▶ **Gestellte Aufgabe 1**: Geben Sie aus den Datensätzen die Zeilen von der Zeile mit „image_size: 1270×952 pixels“ bis zur Zeile mit „magnification: 100x“ als JSON-Liste von Zeichenketten wieder, eine Zeichenkette pro Zeile und ohne Leerzeilen.

▶ **Textausschnitt**:
Buch: „I Sing the Music of My Heart – Erinnerungen“ von Jessye Norman

MusicOfMyHeartJessye Norman ist eine renommierte, afro-amerikanische Sopranistin. Nach einem Gesangstudium an der Howard Universität in Washington D.C. gewann sie 1968 den ARD Musikwettbewerb im München und es entfaltete sich eine herausragende, internationale Karriere. Sie singt Opernarien und Lieder, vorwiegend aus dem klassisch-romantischen Repertoire, aber auch Werke der Klassischen Moderne, Spirituals und Jazzsongs. Im letzten Jahr erschienen ihre Memoiren im englischen Original unter dem Titel „Stand up straight and sing!“. Kurz vor ihrem 70. Geburtstag veröffentlicht dtv ihre Lebenserinnerungen nun auch in deutscher Übersetzung unter dem Titel „I Sing the Music of My Heart“ (Übersetzung: Birgit Brandau).

Das Buch beginnt mit einer kurzen und persönlichen Einführung des amerikanischen Dirigenten und Pianisten James Levine und einem Vorspiel der Autorin. Danach folgen zehn Kapitel und ein Zwischenspiel, denen allen ein englischer oder ein deutscher Arien-, Lied- oder Songtext voran- bzw. nachgestellt ist. Die Kapitel behandeln jeweils wichtige Personen wie Mutter, Vater, einflussreiche Lehrer und Vorbilder, aber auch kulturelle und gesellschaftspolitische Themen wie Kirche, Spirituals und Spiritualität, Rassismus, ihre prägende Zeit in Deutschland oder ihr Verständnis des Sängerberufs und sind gespickt mit vielen persönlichen Reminiszenzen.

Jessye Norman beginnt ihre Erinnerungen mit der Familiengeschichte und der eigenen Kindheit, weicht aber auch immer wieder von der Chronologie ab, springt nach vorne und wieder zurück, beschreibt persönliche Eindrücke, spezielle Situationen, prinzipielle Entscheidungen und offenbart auf diese manchmal etwas sprunghaft anmutende Weise ihre Sicht auf die Welt. Tatsächlich handelt es sich dabei, so wie im Titel korrekt angegeben, um Memoiren bzw. Erinnerungen, die anekdotenhaft aneinandergereiht wurden. Es ist nicht so sehr eine klassische Autobiographie, dazu sind die beschriebenen Erlebnisse zu punktuell, es fehlen nahezu komplett faktische Angaben und durch die nicht chronologische Erzählweise bleibt die Reihenfolge ihrer Lebensstationen und die näheren persönlichen Umstände manchmal etwas unklar.

▶ **Gestellte Aufgabe 2**: Schreiben Sie aus dem Textausschnitt die Passage von „Das Buch beginnt“ bis „vielen persönlichen Reminiszenzen.“ wortgetreu ab.

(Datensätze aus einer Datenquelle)

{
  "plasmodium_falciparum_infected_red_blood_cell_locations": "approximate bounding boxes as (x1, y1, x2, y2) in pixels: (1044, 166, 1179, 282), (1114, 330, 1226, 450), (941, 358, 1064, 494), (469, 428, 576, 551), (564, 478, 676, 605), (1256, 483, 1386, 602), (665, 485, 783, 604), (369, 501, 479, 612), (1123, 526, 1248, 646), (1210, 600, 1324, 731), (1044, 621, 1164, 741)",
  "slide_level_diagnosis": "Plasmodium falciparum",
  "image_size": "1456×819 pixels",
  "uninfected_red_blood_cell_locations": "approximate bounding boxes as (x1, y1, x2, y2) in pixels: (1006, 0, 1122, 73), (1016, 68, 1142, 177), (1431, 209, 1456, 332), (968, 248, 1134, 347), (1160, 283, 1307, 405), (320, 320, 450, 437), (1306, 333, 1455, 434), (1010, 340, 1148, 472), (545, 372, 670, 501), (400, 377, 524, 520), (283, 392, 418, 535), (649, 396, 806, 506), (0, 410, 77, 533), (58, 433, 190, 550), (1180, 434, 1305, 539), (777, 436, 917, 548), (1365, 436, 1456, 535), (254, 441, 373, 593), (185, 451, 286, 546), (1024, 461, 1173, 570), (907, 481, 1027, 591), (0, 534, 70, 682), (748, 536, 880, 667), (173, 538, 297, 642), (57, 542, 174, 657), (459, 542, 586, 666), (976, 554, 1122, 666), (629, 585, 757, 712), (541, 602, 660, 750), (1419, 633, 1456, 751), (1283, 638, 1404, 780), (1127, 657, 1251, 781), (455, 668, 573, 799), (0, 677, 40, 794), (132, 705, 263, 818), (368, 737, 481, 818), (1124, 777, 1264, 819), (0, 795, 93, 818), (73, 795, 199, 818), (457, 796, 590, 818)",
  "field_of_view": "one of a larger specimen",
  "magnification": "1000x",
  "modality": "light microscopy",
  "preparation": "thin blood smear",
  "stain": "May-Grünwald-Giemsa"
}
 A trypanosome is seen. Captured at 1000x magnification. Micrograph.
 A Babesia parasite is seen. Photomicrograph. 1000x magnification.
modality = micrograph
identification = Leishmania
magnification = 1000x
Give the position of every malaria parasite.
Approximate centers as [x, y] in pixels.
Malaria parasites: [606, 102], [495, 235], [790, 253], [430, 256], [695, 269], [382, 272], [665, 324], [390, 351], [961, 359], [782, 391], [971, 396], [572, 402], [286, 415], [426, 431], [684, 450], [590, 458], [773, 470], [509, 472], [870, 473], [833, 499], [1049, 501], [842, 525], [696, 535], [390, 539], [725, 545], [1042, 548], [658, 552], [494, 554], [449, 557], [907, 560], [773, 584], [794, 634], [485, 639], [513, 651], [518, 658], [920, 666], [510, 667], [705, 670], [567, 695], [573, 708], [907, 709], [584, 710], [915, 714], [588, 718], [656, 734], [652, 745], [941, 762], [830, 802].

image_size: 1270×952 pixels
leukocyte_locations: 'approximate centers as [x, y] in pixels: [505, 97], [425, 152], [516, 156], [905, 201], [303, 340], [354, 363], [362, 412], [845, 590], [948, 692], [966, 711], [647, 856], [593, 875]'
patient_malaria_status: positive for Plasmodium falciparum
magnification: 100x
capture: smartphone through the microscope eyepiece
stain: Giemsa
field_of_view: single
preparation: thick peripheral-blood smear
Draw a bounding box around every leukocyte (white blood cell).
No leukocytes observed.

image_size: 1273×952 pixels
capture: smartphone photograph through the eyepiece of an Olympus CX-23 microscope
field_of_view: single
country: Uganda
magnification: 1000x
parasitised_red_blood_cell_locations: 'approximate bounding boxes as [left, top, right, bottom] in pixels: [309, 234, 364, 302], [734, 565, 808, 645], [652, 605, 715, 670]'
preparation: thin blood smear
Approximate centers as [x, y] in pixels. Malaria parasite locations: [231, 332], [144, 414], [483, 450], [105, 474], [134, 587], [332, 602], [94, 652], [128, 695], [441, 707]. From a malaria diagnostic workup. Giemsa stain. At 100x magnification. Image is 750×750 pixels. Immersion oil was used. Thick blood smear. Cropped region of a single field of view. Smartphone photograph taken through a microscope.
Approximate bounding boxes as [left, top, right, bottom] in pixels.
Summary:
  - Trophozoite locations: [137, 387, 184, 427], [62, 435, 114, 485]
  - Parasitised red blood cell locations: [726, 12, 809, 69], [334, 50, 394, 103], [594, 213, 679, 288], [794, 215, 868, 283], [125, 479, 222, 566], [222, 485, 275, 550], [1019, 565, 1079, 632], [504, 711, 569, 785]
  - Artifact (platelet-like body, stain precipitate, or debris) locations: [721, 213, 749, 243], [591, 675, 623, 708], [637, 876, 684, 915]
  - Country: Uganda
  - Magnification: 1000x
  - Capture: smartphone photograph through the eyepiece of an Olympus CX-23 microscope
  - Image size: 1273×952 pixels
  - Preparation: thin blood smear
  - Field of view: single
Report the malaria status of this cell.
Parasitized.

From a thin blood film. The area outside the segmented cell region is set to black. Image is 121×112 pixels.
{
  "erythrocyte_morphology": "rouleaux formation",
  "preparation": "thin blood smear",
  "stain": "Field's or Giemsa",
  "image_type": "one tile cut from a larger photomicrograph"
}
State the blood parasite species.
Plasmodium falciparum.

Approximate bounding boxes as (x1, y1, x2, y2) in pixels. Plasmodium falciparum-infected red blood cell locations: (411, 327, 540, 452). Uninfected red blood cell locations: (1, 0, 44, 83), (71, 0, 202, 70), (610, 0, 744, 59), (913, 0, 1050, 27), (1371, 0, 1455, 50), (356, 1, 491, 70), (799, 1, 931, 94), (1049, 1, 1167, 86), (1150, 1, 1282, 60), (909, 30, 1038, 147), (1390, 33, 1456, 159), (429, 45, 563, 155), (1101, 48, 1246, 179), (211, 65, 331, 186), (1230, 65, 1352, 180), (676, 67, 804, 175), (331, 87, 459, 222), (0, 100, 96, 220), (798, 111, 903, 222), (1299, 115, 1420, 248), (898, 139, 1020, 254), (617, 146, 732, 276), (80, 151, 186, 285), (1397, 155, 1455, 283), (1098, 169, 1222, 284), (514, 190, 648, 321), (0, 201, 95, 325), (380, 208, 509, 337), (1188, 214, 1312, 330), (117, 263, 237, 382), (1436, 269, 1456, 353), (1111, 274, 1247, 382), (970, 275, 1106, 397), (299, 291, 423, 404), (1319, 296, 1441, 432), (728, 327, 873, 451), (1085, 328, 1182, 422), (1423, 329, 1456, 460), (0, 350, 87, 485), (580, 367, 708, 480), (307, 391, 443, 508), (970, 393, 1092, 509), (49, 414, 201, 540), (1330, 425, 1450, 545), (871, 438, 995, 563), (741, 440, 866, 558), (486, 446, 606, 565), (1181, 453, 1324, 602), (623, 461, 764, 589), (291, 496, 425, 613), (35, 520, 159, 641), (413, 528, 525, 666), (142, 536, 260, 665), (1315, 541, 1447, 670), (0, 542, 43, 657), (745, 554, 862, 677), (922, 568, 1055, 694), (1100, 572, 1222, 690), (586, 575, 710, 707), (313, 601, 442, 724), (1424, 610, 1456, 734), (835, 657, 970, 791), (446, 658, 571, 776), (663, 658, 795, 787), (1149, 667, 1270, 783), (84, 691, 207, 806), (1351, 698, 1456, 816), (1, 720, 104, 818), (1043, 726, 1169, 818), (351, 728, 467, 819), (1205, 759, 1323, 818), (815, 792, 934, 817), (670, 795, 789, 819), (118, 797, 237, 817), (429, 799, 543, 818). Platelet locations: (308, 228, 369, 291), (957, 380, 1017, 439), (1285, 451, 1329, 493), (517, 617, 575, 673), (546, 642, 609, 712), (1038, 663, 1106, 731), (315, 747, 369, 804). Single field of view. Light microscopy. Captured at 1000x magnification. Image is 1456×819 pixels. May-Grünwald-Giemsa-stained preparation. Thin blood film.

▶ **Antwort zur Aufgabe 1**:
[
  "image_size: 1270×952 pixels",
  "leukocyte_locations: 'approximate centers as [x, y] in pixels: [505, 97], [425, 152], [516, 156], [905, 201], [303, 340], [354, 363], [362, 412], [845, 590], [948, 692], [966, 711], [647, 856], [593, 875]'",
  "patient_malaria_status: positive for Plasmodium falciparum",
  "magnification: 100x"
]

▶ **Antwort zur Aufgabe 2**:
Das Buch beginnt mit einer kurzen und persönlichen Einführung des amerikanischen Dirigenten und Pianisten James Levine und einem Vorspiel der Autorin. Danach folgen zehn Kapitel und ein Zwischenspiel, denen allen ein englischer oder ein deutscher Arien-, Lied- oder Songtext voran- bzw. nachgestellt ist. Die Kapitel behandeln jeweils wichtige Personen wie Mutter, Vater, einflussreiche Lehrer und Vorbilder, aber auch kulturelle und gesellschaftspolitische Themen wie Kirche, Spirituals und Spiritualität, Rassismus, ihre prägende Zeit in Deutschland oder ihr Verständnis des Sängerberufs und sind gespickt mit vielen persönlichen Reminiszenzen.